- _Data to examine_
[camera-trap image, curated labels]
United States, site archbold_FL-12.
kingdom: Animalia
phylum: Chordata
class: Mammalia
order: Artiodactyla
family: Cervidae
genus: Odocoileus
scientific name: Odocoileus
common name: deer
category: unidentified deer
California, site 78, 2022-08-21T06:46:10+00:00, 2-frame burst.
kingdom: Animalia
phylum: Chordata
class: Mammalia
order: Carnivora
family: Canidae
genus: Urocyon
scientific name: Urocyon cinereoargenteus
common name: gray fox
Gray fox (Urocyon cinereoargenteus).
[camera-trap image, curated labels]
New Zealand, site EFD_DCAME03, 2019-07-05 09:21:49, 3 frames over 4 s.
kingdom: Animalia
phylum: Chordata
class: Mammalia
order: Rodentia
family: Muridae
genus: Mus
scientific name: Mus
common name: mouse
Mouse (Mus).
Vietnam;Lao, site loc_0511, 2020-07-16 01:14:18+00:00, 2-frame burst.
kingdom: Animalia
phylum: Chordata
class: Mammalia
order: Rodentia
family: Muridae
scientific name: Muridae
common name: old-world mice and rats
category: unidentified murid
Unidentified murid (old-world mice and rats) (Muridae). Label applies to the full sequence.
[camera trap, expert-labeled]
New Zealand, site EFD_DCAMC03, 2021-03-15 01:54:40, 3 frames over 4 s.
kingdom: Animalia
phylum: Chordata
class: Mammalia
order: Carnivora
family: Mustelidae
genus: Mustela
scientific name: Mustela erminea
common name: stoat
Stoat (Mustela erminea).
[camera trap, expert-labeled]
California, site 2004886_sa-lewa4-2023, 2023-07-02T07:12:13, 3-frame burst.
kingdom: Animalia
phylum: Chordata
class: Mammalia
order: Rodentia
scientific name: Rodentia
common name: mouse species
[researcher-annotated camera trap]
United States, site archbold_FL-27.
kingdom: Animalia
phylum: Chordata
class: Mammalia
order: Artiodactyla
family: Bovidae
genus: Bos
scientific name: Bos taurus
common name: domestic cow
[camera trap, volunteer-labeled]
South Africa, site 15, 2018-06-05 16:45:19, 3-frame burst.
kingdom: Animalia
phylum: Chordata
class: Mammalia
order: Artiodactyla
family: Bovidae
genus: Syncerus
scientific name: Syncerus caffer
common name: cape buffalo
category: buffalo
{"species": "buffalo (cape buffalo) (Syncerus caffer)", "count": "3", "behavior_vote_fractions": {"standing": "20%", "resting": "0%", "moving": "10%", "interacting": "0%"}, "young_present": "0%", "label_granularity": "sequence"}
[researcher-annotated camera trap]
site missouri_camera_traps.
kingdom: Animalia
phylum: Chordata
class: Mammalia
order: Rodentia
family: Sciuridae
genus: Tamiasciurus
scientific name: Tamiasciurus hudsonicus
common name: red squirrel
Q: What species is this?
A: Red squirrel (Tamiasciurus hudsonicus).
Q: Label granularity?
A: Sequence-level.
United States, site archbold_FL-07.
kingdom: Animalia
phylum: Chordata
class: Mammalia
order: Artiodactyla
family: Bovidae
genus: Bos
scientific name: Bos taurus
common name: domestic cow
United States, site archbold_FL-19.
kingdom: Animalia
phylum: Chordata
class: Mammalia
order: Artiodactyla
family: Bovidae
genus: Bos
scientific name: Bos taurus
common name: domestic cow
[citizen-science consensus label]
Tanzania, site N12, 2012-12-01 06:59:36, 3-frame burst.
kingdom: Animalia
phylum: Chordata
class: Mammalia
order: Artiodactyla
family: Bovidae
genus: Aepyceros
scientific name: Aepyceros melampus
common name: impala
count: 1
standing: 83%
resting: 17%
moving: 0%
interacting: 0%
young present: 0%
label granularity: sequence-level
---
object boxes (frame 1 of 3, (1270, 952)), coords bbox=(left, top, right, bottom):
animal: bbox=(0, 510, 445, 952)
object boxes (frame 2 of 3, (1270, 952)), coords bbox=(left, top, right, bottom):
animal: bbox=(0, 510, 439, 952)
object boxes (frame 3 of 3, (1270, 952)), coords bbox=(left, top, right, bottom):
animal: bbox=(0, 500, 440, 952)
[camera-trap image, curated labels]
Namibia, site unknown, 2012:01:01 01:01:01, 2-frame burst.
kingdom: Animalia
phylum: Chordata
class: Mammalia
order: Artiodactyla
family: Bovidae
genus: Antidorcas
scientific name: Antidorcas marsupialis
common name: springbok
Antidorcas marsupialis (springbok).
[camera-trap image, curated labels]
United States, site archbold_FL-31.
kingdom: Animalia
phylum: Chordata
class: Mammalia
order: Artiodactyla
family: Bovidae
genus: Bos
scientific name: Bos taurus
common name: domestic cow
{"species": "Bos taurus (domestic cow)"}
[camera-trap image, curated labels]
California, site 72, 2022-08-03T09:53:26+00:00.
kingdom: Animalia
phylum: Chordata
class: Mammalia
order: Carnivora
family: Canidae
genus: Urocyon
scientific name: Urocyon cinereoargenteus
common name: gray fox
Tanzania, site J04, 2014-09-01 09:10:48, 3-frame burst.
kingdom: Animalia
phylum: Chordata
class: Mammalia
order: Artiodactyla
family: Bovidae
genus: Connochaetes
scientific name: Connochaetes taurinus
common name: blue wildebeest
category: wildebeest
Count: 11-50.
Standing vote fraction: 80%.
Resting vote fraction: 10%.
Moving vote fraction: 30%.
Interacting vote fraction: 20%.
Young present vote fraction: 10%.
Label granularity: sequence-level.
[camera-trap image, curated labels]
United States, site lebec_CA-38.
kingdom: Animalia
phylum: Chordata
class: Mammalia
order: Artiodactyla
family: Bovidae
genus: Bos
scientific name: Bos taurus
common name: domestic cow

- _Activity_
When the entries above show the word "level" in a line, copy that line out.

- _Written answer_
A: Sequence-level.
label granularity: sequence-level
Label granularity: sequence-level.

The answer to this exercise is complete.